Professor Yu Yongding On Gold

Professor Yu Yongding is, in short, an Academician of the Chinese Academy of Social Sciences (CASS), Editor-in-Chief, China and World Economy (1998- ), Member of Advisory Committee of National Planning of the National Development and Reform Committee of the PRC (2004- ), Member of Advisory Committee of Foreign Policy of the Ministry of Foreign Affairs of the PRC (2010- ), and he was, inter alia, Member of the Monetary Policy Committee of People’s Bank of China (2004-2006) and President of China Society of World Economy (2003-2011).
Let’s take a look at his opinion on gold.

As a member of the Monetary Policy Committee of the PBOC in 2006 he said:

China has more than enough foreign-exchange reserves. While they cannot be reduced sharply all at once, China has decided to take measures to curb their growth rate and diversify investment of its reserves. ..We don’t want to cause dramatic fluctuations in the foreign-exchange and securities markets.

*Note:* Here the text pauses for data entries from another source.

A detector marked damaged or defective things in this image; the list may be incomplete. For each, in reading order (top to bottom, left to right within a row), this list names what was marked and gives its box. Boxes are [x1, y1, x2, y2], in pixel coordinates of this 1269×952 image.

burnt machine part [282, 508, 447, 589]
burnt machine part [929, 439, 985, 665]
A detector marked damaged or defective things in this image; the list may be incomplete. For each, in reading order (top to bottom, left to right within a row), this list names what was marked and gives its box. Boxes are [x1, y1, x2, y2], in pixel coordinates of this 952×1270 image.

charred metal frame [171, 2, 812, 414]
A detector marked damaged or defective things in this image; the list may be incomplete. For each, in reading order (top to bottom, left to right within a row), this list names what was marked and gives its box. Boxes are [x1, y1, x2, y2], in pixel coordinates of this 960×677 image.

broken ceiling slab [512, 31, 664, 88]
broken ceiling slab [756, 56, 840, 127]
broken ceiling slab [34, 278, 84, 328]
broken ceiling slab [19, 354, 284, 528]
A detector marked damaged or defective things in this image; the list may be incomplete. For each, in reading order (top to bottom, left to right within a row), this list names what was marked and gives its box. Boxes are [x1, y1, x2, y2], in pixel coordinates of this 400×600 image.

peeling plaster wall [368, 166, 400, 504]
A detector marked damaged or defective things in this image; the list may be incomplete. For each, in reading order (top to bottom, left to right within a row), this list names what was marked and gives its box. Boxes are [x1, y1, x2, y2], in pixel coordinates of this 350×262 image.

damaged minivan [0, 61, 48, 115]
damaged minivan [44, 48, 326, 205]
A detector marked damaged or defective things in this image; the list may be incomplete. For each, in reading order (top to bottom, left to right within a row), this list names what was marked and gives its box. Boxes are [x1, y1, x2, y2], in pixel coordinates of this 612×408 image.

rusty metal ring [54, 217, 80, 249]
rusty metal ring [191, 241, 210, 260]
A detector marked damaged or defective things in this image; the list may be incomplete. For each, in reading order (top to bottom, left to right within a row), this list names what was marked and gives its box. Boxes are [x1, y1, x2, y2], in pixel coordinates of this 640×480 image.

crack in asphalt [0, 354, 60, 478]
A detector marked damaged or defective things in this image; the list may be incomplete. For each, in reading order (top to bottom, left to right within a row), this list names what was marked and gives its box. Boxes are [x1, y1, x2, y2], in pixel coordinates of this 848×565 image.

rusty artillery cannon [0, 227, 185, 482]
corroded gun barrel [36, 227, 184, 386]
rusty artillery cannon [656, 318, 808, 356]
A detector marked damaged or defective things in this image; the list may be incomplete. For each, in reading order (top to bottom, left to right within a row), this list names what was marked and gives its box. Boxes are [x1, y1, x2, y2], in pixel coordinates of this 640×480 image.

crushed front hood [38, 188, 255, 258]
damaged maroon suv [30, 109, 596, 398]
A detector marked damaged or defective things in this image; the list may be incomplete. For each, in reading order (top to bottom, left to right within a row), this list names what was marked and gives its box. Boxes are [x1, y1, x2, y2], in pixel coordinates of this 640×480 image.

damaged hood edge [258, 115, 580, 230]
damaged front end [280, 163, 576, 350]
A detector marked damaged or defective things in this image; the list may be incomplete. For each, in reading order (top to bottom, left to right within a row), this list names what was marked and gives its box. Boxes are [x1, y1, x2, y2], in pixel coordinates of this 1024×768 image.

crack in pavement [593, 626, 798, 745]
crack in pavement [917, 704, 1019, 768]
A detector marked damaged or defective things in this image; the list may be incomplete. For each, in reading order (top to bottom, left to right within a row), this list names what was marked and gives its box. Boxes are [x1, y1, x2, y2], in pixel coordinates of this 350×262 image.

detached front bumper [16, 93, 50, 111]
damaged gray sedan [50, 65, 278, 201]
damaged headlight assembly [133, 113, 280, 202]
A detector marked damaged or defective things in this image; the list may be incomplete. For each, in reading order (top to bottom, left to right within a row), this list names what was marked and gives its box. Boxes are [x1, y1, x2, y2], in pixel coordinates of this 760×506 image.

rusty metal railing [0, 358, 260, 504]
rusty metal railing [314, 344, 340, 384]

China needs to establish a separate body to oversee and invest the reserves to seek higher returns and to avoid losses in case of a big depreciation in the U.S. dollar. ..We need to use some of the reserves to buy other assets such as gold and strategic resources such as oil.

The oncoming slides are from a Power Point Document of Yu. I don’t know exactly when he made this document, but my estimate is 2009. Click to download. (h/t @mortymer001)

..devaluation of Dollar in purchasing power will be inevitable.

What can China do? Buying precious metals and natural resources (besides financial assets). Easily said than done! China has already fallen into a dollar trap.

Yu expresses the problem of China having most of its massive reserves in a currency whose devaluation is inevitable. Diversifying is difficult because selling large amounts of USD would lead to significant (USD) depreciation, while buying large amounts of gold would lead to a sharp (XAU) appreciation. The same was said by Sun Zhaoxue in 2012:

Due to China’s huge forex reserves, it’s difficult in the short term to make gold a main channel to accumulate forex reserves like the US and European countries have accumulated. It’s especially true that as global gold prices make new highs, increasing gold reserves also becomes more difficult.

A very low USD price of gold for a substantial period would help China enormously in diversifying, which is exactly what is happening in 2013; the price of gold has been down since April and China has been able to buy unprecedented amounts of gold. Lucky China, maybe they opened the right fortune cookie.
On the LBMA conference in 2012 Yu expressed the same concerns over the inevitable devaluation of the USD. A few of his slides:
Snippet of the full transcript of his presentation:

QE objectives:


- To create inflation. Before taking over the Presidency of the Fed, Bernanke was very open in talking about the possibility of using inflation to solve the debt problem. He gained the very apt nickname ‘Helicopter Ben’, and I think he will rule out this option, but of course he will not say so openly.

- To push down the value of the dollar is another very important objective of QE, even though Bernanke refused to admit that this is the policy, but I think Greenspan is more honest, because he is no longer the governor.

Essentially, the policy of QE is to shift the debt burden away from borrowers at the expense of creditors and I think this is basically the situation that China is facing.